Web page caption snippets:
● ● ● ●

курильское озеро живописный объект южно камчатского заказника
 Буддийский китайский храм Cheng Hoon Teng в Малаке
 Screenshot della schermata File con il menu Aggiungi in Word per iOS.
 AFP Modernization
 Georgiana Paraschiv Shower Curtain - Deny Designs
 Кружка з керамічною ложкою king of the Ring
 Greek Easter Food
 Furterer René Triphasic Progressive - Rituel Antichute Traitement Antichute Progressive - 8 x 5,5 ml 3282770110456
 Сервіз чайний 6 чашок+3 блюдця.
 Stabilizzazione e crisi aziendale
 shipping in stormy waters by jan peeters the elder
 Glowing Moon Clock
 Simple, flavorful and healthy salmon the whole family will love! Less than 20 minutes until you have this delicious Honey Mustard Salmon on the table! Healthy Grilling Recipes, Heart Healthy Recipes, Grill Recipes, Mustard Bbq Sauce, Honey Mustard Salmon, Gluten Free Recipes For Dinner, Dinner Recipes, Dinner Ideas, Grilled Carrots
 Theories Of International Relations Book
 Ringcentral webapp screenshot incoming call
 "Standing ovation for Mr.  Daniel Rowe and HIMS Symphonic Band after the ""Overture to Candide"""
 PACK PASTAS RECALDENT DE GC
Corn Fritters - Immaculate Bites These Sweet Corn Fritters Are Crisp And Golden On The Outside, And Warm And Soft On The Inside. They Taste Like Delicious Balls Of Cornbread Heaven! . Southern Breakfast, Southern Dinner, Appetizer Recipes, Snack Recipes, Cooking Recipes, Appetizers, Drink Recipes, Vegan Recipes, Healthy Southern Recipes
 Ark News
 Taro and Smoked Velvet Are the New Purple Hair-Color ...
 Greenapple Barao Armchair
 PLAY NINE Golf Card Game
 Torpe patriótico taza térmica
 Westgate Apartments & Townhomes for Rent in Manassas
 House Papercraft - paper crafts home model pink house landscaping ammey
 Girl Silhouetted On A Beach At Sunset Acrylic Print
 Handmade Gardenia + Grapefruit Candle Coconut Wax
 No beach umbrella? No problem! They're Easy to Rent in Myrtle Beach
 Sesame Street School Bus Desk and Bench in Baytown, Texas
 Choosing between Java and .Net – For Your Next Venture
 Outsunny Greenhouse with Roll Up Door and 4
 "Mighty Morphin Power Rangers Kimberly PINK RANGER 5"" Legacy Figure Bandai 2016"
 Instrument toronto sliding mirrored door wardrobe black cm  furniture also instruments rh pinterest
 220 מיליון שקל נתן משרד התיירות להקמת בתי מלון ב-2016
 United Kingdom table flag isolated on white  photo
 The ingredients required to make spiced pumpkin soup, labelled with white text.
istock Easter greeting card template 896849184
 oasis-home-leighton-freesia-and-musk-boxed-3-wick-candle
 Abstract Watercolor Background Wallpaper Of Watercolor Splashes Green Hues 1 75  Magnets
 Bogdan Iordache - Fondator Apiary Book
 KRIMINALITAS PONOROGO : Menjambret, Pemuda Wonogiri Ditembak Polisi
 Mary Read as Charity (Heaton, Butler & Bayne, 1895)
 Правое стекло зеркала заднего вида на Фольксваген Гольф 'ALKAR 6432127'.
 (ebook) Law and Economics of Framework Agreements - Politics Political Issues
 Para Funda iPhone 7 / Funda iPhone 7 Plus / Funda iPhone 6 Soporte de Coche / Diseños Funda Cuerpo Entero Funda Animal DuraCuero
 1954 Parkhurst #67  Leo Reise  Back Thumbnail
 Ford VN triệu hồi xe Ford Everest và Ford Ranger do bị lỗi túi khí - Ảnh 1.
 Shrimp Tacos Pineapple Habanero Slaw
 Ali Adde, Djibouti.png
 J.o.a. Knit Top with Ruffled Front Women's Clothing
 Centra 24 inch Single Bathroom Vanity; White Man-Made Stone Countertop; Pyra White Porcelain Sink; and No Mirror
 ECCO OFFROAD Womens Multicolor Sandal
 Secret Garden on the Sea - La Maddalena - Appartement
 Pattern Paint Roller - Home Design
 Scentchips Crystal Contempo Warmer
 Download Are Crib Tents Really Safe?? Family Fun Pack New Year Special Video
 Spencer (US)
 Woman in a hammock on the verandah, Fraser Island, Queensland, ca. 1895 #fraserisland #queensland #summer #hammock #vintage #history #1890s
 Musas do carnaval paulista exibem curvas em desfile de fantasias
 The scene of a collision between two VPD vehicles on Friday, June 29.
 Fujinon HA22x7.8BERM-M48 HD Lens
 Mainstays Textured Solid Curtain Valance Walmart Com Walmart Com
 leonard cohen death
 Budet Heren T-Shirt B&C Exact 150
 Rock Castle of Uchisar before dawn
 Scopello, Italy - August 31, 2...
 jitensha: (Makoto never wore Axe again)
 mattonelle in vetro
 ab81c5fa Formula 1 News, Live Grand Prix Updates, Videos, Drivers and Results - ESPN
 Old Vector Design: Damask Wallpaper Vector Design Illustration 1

● ● ● ●

▶ YOUR ASSIGNMENT: An exact copy of all the records above is needed.

▶ EXERCISE ANSWER:
курильское озеро живописный объект южно камчатского заказника
 Буддийский китайский храм Cheng Hoon Teng в Малаке
 Screenshot della schermata File con il menu Aggiungi in Word per iOS.
 AFP Modernization
 Georgiana Paraschiv Shower Curtain - Deny Designs
 Кружка з керамічною ложкою king of the Ring
 Greek Easter Food
 Furterer René Triphasic Progressive - Rituel Antichute Traitement Antichute Progressive - 8 x 5,5 ml 3282770110456
 Сервіз чайний 6 чашок+3 блюдця.
 Stabilizzazione e crisi aziendale
 shipping in stormy waters by jan peeters the elder
 Glowing Moon Clock
 Simple, flavorful and healthy salmon the whole family will love! Less than 20 minutes until you have this delicious Honey Mustard Salmon on the table! Healthy Grilling Recipes, Heart Healthy Recipes, Grill Recipes, Mustard Bbq Sauce, Honey Mustard Salmon, Gluten Free Recipes For Dinner, Dinner Recipes, Dinner Ideas, Grilled Carrots
 Theories Of International Relations Book
 Ringcentral webapp screenshot incoming call
 "Standing ovation for Mr.  Daniel Rowe and HIMS Symphonic Band after the ""Overture to Candide"""
 PACK PASTAS RECALDENT DE GC
Corn Fritters - Immaculate Bites These Sweet Corn Fritters Are Crisp And Golden On The Outside, And Warm And Soft On The Inside. They Taste Like Delicious Balls Of Cornbread Heaven! . Southern Breakfast, Southern Dinner, Appetizer Recipes, Snack Recipes, Cooking Recipes, Appetizers, Drink Recipes, Vegan Recipes, Healthy Southern Recipes
 Ark News
 Taro and Smoked Velvet Are the New Purple Hair-Color ...
 Greenapple Barao Armchair
 PLAY NINE Golf Card Game
 Torpe patriótico taza térmica
 Westgate Apartments & Townhomes for Rent in Manassas
 House Papercraft - paper crafts home model pink house landscaping ammey
 Girl Silhouetted On A Beach At Sunset Acrylic Print
 Handmade Gardenia + Grapefruit Candle Coconut Wax
 No beach umbrella? No problem! They're Easy to Rent in Myrtle Beach
 Sesame Street School Bus Desk and Bench in Baytown, Texas
 Choosing between Java and .Net – For Your Next Venture
 Outsunny Greenhouse with Roll Up Door and 4
 "Mighty Morphin Power Rangers Kimberly PINK RANGER 5"" Legacy Figure Bandai 2016"
 Instrument toronto sliding mirrored door wardrobe black cm  furniture also instruments rh pinterest
 220 מיליון שקל נתן משרד התיירות להקמת בתי מלון ב-2016
 United Kingdom table flag isolated on white  photo
 The ingredients required to make spiced pumpkin soup, labelled with white text.
istock Easter greeting card template 896849184
 oasis-home-leighton-freesia-and-musk-boxed-3-wick-candle
 Abstract Watercolor Background Wallpaper Of Watercolor Splashes Green Hues 1 75  Magnets
 Bogdan Iordache - Fondator Apiary Book
 KRIMINALITAS PONOROGO : Menjambret, Pemuda Wonogiri Ditembak Polisi
 Mary Read as Charity (Heaton, Butler & Bayne, 1895)
 Правое стекло зеркала заднего вида на Фольксваген Гольф 'ALKAR 6432127'.
 (ebook) Law and Economics of Framework Agreements - Politics Political Issues
 Para Funda iPhone 7 / Funda iPhone 7 Plus / Funda iPhone 6 Soporte de Coche / Diseños Funda Cuerpo Entero Funda Animal DuraCuero
 1954 Parkhurst #67  Leo Reise  Back Thumbnail
 Ford VN triệu hồi xe Ford Everest và Ford Ranger do bị lỗi túi khí - Ảnh 1.
 Shrimp Tacos Pineapple Habanero Slaw
 Ali Adde, Djibouti.png
 J.o.a. Knit Top with Ruffled Front Women's Clothing
 Centra 24 inch Single Bathroom Vanity; White Man-Made Stone Countertop; Pyra White Porcelain Sink; and No Mirror
 ECCO OFFROAD Womens Multicolor Sandal
 Secret Garden on the Sea - La Maddalena - Appartement
 Pattern Paint Roller - Home Design
 Scentchips Crystal Contempo Warmer
 Download Are Crib Tents Really Safe?? Family Fun Pack New Year Special Video
 Spencer (US)
 Woman in a hammock on the verandah, Fraser Island, Queensland, ca. 1895 #fraserisland #queensland #summer #hammock #vintage #history #1890s
 Musas do carnaval paulista exibem curvas em desfile de fantasias
 The scene of a collision between two VPD vehicles on Friday, June 29.
 Fujinon HA22x7.8BERM-M48 HD Lens
 Mainstays Textured Solid Curtain Valance Walmart Com Walmart Com
 leonard cohen death
 Budet Heren T-Shirt B&C Exact 150
 Rock Castle of Uchisar before dawn
 Scopello, Italy - August 31, 2...
 jitensha: (Makoto never wore Axe again)
 mattonelle in vetro
 ab81c5fa Formula 1 News, Live Grand Prix Updates, Videos, Drivers and Results - ESPN
 Old Vector Design: Damask Wallpaper Vector Design Illustration 1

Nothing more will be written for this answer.